Menjadikan sawit sebagai tanaman hutan justru akan membangun narasi ambigu dan dugaan penyangkalan terhadap deforestasi yang disebabkan perusahaan kelapa sawit.
Oleh
RETNO SURYANDARI
·6 menit baca
Polemik lingkungan hidup di lingkup kehutanan tak kunjung berkesudahan. Banyak sekali benturan dari berbagai aspek, sehingga menjadi sulit untuk diselaraskan. Bahkan jargon ‘berkelanjutan’ masih memiliki celah bagi masing-masing kepentingan untuk berebut posisi supaya diutamakan. Apalagi jika melibatkan ‘emas hijau’ milik Indonesia yang menyumbang devisa ekspor terbesar dari sektor non migas, yaitu kelapa sawit.

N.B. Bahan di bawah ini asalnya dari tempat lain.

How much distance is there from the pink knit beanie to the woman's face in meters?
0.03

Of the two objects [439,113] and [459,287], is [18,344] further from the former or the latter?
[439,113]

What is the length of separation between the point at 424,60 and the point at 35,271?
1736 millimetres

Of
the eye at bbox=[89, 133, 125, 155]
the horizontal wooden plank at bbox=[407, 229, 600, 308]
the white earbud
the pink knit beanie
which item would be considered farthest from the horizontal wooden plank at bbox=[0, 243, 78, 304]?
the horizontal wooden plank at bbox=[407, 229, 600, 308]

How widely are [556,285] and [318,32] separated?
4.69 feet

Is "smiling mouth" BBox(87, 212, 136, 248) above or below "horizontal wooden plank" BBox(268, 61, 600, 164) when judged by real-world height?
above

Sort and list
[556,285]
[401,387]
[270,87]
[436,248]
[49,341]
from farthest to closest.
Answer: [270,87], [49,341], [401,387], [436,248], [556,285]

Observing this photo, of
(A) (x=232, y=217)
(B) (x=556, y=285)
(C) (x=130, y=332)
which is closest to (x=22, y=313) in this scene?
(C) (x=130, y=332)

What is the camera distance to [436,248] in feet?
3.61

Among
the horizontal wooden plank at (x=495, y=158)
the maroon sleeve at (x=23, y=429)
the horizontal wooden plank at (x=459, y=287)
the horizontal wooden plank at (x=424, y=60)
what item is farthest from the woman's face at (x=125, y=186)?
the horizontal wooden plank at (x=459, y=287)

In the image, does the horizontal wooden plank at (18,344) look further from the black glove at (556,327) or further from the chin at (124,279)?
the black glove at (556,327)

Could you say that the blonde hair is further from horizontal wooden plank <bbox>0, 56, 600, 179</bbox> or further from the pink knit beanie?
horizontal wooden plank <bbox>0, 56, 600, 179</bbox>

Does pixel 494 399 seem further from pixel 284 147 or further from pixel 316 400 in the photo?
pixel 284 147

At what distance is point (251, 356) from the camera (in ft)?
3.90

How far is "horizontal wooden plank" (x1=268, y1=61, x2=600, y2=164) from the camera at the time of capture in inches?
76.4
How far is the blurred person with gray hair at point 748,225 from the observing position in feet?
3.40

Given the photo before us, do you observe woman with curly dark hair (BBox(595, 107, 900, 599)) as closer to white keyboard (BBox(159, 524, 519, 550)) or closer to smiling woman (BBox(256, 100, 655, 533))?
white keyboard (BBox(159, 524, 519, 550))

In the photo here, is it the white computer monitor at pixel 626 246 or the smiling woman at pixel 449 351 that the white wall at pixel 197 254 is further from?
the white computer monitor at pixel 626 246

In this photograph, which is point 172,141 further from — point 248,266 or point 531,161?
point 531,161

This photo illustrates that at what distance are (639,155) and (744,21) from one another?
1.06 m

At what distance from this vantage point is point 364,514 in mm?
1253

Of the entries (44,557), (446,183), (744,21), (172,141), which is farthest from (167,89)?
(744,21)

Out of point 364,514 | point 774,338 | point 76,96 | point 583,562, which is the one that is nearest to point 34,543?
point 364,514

Tanaman kelapa sawit Indonesia pada mulanya dibawa oleh Dr D T Pryce dari Afrika sebagai koleksi di Kebun Raya Bogor. Kondisi iklim dan geografis Indonesia yang sesuai membuat sawit dapat tumbuh dengan baik. Oleh sebab itu, pada tahun 1878 perusahaan Belanda, Deli Maatschappij, melakukan percobaan budidaya kelapa sawit di distrik Deli, Sumatera Utara. Berkat perkembangannya yang pesat, kini minyak kelapa sawit hampir memenuhi seluruh ruang di kehidupan kita, mulai dari urusan dapur hingga kecantikan.
Tanaman yang sempat menghiasi uang koin pecahan seribu ini memang terbukti menjadi komoditas yang ampuh. Dibandingkan bunga matahari dan kedelai yang masing-masing hanya menghasilkan 0,6 ton dan 0,4 ton per hektar, kelapa sawit dengan produksi 5 ton per hektar menjadi sumber minyak nabati paling efektif. Namun, di balik fungsinya yang serbaguna, sawit juga tidak luput dari berbagai polemik. Deforestasi salah satunya.

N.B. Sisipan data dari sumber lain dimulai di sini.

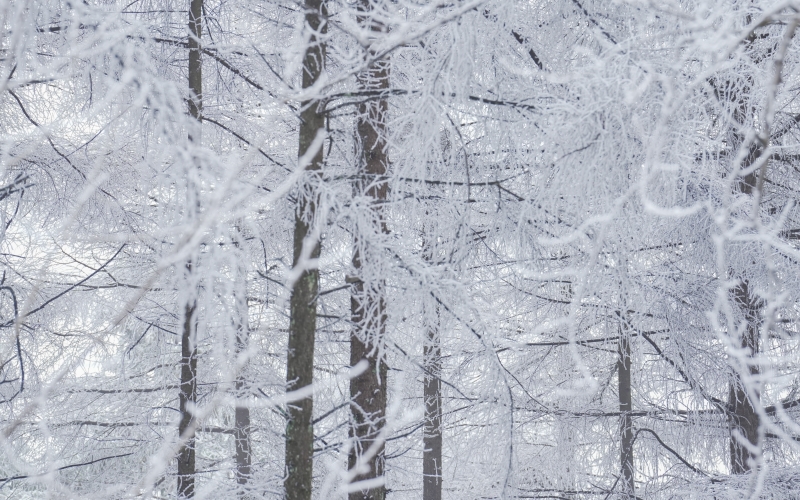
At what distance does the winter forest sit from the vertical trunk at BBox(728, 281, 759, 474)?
0.04m

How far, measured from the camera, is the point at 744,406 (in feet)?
23.1

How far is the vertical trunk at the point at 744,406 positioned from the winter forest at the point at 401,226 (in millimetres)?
39

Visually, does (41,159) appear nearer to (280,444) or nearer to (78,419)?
(78,419)

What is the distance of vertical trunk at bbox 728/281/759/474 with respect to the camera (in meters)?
6.71

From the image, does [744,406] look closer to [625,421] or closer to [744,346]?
[744,346]

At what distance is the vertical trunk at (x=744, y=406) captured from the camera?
22.0ft

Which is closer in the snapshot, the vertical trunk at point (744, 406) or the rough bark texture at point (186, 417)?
the rough bark texture at point (186, 417)

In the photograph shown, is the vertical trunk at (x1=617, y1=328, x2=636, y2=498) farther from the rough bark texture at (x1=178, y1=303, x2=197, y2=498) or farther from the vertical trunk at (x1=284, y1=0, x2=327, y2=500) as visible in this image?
the vertical trunk at (x1=284, y1=0, x2=327, y2=500)

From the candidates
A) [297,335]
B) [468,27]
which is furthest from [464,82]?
[297,335]

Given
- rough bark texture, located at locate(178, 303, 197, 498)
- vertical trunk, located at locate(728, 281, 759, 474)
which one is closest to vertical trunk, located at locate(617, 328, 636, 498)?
vertical trunk, located at locate(728, 281, 759, 474)

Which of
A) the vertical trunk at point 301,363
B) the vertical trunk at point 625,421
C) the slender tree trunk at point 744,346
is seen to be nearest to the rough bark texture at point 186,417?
the vertical trunk at point 301,363

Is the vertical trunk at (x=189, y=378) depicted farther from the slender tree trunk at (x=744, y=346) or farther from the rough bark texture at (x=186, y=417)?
the slender tree trunk at (x=744, y=346)

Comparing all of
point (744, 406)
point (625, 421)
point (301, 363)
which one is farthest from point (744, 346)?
point (301, 363)

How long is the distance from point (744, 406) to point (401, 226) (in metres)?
4.18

Tanaman yang dikenal dengan nama Latin Elaeis guineensis ini seringkali dianggap mengalami diskriminasi dibandingkan dengan tanaman yang berasal dari famili Arecaceae (suku pinang-pinangan) lainnya. Anggapan ini dikaitkan dengan kesepakatan bahwa kelapa sawit merupakan tanaman perkebunan yang juga menjadi salah satu penyebab deforestasi. Apabila dikomparasikan secara global, sawit memang bukan penyebab utama deforestasi. Kontribusi perkebunan kelapa sawit terhadap deforestasi global yaitu sekitar 2,3 persen menurut Komisi Eropa. Namun, tentu saja hal tersebut tidak lantas membuat kelapa sawit bisa tiba-tiba berubah statusnya menjadi tanaman hutan.

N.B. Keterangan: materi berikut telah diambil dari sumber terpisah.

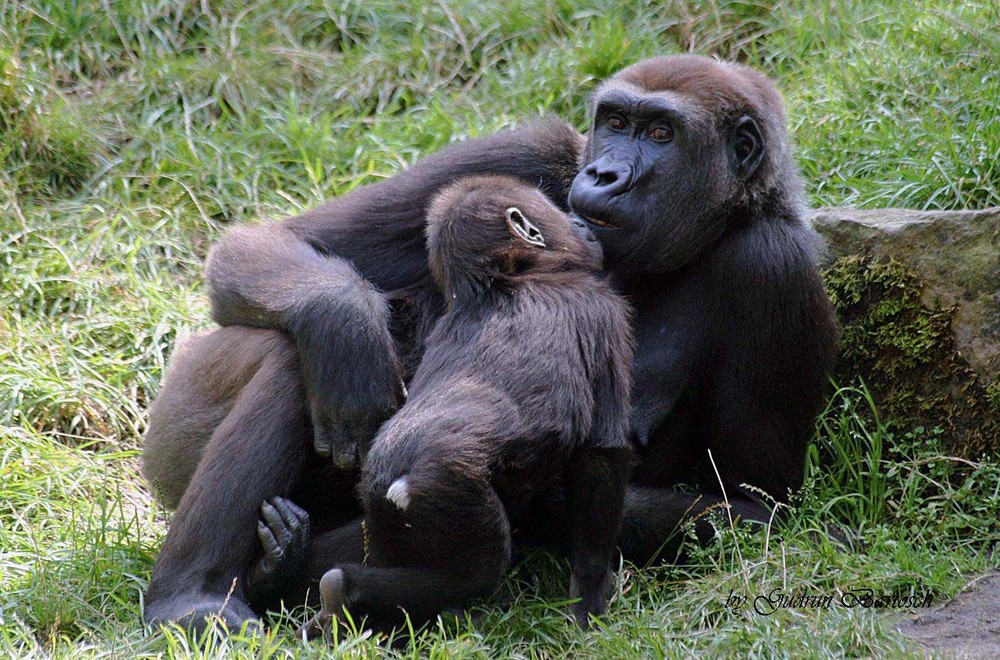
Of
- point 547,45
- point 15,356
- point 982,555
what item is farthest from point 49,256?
point 982,555

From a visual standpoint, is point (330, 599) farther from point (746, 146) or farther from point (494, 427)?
point (746, 146)

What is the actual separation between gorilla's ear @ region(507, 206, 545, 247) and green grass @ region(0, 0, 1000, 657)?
3.60 ft

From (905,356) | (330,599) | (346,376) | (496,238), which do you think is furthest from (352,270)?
(905,356)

Redefinisi sawit menjadi tanaman hutan memerlukan kajian kritis dan mendalam. Terlebih jika usulan redefinisi status sawit ini bertujuan untuk menurunkan angka deforestasi. Hal ini hanya akan menjadi solusi semu yang akan mengundang masalah baru.
Redefinisi sawit menjadi tanaman hutan memerlukan kajian kritis dan mendalam. Terlebih jika usulan redefinisi status sawit ini bertujuan untuk menurunkan angka deforestasi.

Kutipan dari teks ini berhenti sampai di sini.